■ **SOURCE TEXT**

────────────────

Underneath the resentment and the frustration, and giving rise to them, are a host of unverified assumptions about the character and composition of the welfare population: most poor people don't want to work; most people on welfare are black; welfare mothers have babies to increase their welfare benefits; people on welfare live well and easy; most people on welfare want to be on welfare; etc.


Every one of these assumptions is demonstrably false as a generalization and is true only in the occasional particular. The facts are that most poor people are not on welfare and the majority of poor people not only want to work, but do work, year round and full time; black families, though over represented, make up less than half of the AFDC caseload; the average monthly payment for a recipient on AFDC is $49.60; most mothers on AFDC do want to work -- it is not difficult to add to the factual side of this misunderstood issue.


. . . [These] false stereotypes of poor people, black people and AFDC families are widely held by the general public.

 See also Irelan, Low Income Life Styles, U.S. Department of Health, Education and Welfare, Social and Rehabilitation Service, Office of Research and Demonstration (1967) at 5.

 In short, the statutory inference that members of the plaintiffs' class leave their employment to obtain Home Relief is not based upon known facts and experience. Under the cases that we have cited, the statute is therefore unconstitutional in creating a presumption not sustainable in fact.

 The State argues, of course, that while the statute creates a presumption it is by definition rebuttable *fn5" and is not burdened by any special standard of proof. The legislature may, the argument runs, rationally intend to deter persons from leaving employment in the expectation of obtaining public assistance, encourage people to be self-sufficient, reduce the unnecessary invasion of the public fisc and allocate the finite public resources for welfare to persons unable to support themselves. Agreement with all of these points, however, validates only the first sentence of § 131(10); the arguments do not justify the presumption operative so as to impute bad motive in all cases. The State points out that the disqualification is only for 75 days, but to the hungry 75 days is sufficient time in which to starve. *fn6"

 In addition, the State argues that since the motive for terminating employment is within the knowledge of the applicant alone it is reasonable for him to bear the risk of nonpersuasion, citing 9 J. Wigmore, Evidence § 2486, at 275 (3d Ed. 1940). But as Wigmore himself points out, placing the burden of proof (or the risk of nonpersuasion) on the party who has "peculiar means of knowledge" "furnishes no universal working rule; if it did, then the plaintiff in an action for defamation charging him to be living in adultery should be required to prove that he is lawfully married." Id. What we are concerned with here is a matter of fairness and experience, resolving itself ultimately into a question of policy. In the situation before this court, those persons to whom the presumption is directed are typically the least capable to employ the means to rebut the presumption. This can be best shown by the fact that § 131(10) was applied to several of the intervenors notwithstanding little or no indication that leaving their employment was in any meanful sense "voluntary," let alone for the purpose of receiving assistance. See note 4, supra. To require these persons to prove their innocent motives for terminating employment is effectively to deny them all chances of obtaining the benefits which they seek.

────────────────

Data listing
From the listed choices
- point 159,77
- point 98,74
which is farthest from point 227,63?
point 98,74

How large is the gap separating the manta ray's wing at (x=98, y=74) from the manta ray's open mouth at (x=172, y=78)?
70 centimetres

────────────────

■ **DIRECTIVES**
A. Answer these questions using the court opinion excerpt, each on its own line:
(i) What average monthly payment for a recipient on AFDC does it give?
(ii) According to the State, how many days does the disqualification last?
(iii) Which edition and year of Wigmore's Evidence does the State cite?
B. Copy the whole data listing line for line, changing nothing.
The court opinion excerpt and the data listing were taken from separate, unrelated sources.

■ **SOLUTION SET**
A.
(i) $49.60
(ii) 75 days
(iii) The 3d edition, 1940

B.
From the listed choices
- point 159,77
- point 98,74
which is farthest from point 227,63?
point 98,74

How large is the gap separating the manta ray's wing at (x=98, y=74) from the manta ray's open mouth at (x=172, y=78)?
70 centimetres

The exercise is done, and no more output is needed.